Chapter 5: Saving The Damsel In Distress!
Chapter 5: Saving The Damsel In Distress!
Chapter 5: Saving The Damsel In Distress!
Hugo puffed out his chest, trying to channel every action hero he'd ever seen. He swaggered over, tapped the bloke on the shoulder, and said, "Oi, mate. She doesn't want any of your slobbering tonight. How about you back off?"
The drink-sodden chap turned around, his eyes narrowing as they settled on Hugo. A slow, predatory grin crept across his face.
"Oh, look who it is! The Ass Dragon! You're the guy who blew up the auditorium with his farts, aren't you?"
Hugo's face drained of colour, and his mouth went dry. His bravado crumbled like a sandcastle in a tsunami.
Even this drunken idiot recognised him?
Was he really that socially ruined?
He hurriedly tried to salvage what was left of his reputation. "What? No! That wasn't me! Must've been some other guy... who looks nothing like me! I mean, lots of people have... the same... face?"
The guy wasn't buying it. "Mate, I could smell your... hehe... 'performance' from a mile away. Face it, you're the dude who crop-dusted the whole freshman class!"
Hugo's ears turned as pink as a flamingo. He sneaked a glance at the damsel and found her staring at him with amusement.
He had to salvage this!
"Listen, mate, let's not dwell on the past, yeah? Let's focus on the present. And right now, you're being a creep."

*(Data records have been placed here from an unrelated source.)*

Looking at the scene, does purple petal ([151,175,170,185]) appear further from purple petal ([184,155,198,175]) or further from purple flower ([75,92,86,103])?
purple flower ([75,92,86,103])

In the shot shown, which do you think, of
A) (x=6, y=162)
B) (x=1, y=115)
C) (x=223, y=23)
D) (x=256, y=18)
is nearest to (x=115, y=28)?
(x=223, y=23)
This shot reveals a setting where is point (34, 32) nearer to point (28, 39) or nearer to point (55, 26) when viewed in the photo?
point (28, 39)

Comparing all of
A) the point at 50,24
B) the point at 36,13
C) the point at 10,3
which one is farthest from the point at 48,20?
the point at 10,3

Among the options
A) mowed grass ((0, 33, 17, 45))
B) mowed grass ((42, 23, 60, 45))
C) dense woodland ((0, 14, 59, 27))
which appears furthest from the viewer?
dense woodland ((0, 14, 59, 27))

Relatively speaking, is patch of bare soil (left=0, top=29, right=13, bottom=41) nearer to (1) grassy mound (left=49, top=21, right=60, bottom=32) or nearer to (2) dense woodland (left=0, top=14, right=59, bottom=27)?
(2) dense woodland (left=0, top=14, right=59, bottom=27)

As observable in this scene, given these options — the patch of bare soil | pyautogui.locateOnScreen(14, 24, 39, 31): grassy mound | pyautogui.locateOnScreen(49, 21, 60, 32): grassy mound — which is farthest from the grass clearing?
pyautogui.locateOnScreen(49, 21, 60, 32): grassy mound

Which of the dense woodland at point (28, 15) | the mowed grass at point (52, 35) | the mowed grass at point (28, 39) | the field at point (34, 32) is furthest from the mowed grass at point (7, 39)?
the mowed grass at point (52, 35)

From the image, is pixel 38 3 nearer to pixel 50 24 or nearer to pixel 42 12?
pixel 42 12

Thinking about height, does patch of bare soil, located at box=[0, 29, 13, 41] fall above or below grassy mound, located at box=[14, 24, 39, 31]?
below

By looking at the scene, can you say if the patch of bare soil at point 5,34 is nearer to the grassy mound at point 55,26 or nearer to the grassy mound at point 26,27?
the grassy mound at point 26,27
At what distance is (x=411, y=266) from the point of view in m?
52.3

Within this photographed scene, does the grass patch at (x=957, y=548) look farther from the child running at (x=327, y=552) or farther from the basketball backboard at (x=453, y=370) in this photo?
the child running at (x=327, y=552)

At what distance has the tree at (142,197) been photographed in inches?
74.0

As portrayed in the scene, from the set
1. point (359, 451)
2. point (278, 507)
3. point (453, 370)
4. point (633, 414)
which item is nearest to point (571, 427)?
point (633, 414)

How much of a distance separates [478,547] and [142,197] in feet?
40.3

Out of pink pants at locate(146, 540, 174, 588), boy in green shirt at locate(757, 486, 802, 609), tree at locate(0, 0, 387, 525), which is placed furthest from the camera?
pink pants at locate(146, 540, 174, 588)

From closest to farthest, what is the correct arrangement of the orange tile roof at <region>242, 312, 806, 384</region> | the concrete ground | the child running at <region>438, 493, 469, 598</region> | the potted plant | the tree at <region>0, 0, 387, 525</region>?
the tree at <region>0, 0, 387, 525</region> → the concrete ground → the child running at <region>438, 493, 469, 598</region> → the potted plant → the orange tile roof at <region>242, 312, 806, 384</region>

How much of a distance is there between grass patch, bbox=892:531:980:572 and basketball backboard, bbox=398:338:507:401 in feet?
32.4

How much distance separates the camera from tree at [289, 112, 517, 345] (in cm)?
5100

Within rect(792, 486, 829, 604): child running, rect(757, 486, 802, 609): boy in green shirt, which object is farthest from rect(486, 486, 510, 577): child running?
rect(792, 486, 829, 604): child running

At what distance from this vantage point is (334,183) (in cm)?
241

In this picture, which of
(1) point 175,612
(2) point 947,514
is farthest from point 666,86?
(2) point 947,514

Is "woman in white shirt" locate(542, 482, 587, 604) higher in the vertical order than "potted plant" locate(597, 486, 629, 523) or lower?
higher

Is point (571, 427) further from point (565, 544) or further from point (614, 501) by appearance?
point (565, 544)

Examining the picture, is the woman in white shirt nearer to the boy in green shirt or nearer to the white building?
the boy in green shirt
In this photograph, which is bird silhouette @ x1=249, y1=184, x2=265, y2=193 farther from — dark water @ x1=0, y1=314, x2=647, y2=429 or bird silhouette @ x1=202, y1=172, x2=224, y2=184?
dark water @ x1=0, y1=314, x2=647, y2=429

"Oh, I'm the creep, am I? Says the bloke who can't even hold his own breath, let alone a girl's attention."
Hugo's eyes narrowed. This guy was asking for it.
He was messing with an otaku! A demon that thrives in the chaos of Discord servers!
He had been forged in the fires of hundreds of online roast battles. This guy was courting death!
"At least I know how to treat a lady with respect, not like some caveman who got lost on his way to the 21st century."
The guy leaned in, his face twisted with anger. "You're asking for a knuckle sandwich, mate."
As if sensing the impending catastrophe, the DJ switched the track with a devilish smirk.
≈Yo, I'm five foot three, but my attitude's tall,
Spottin' a giant, mate, I'm feelin' the call.
He's six foot eight, built like a tank,
But I'm rollin' up on him like I'm top of the rank.
He's flexin' his muscles, got biceps for days,
I tried to shadowbox, throw a punch in the air,
But he just stood there, like, "You fightin' a chair?"≈
Hugo suddenly tripped and couldn't dodge in time. The drunken bloke didn't miss the opportunity and grabbed him, lifting him up like he weighed nothing!
≈He picked me up, like I'm a featherweight champ,
I'm flailin' around like I'm stuck in a clamp.≈
In the chaos that followed, arms flailed, drinks spilled, and people scattered like bowling pins.
≈He's got me in a headlock, I'm seein' stars,
But I'm still talkin' smack, like I'm chillin' in bars.≈
The fight—or rather, Hugo's attempt to survive—ended when the drink guy tripped over a discarded cup and went down like a sack of potatoes, taking out a table of snacks with him.
Hugo stood there, panting, his shirt rumpled, his face a mix of fear and unexpected triumph.
The girl looked at him, half-smiling. "You... you really are something."
Hugo wiped a trickle of sweat from his brow, trying to play it cool despite his thumping heart.
"Yeah, well... just another day in the life of your average... totally-not-an-ass-dragon... hero."
Just as Hugo was about to bask in his moment of victory, the drunken dude suddenly stood up!
Hugo's heart leapt in his chest. Why wouldn't this side character follow the script and just stay down?
Was he trying to steal the spotlight from the protagonist?!
Boom!
The entire party flinched as they watched the big bloke land a solid right hook on the shorty's jaw.
They watched as Hugo's eyes rolled back, his body going limp as he crashed to the floor with a sorrowful thud.
They were right; he was definitely going to need an ambulance!
≈So that's my tale, of David and, well...
A Goliath who's more like a living dumbbell.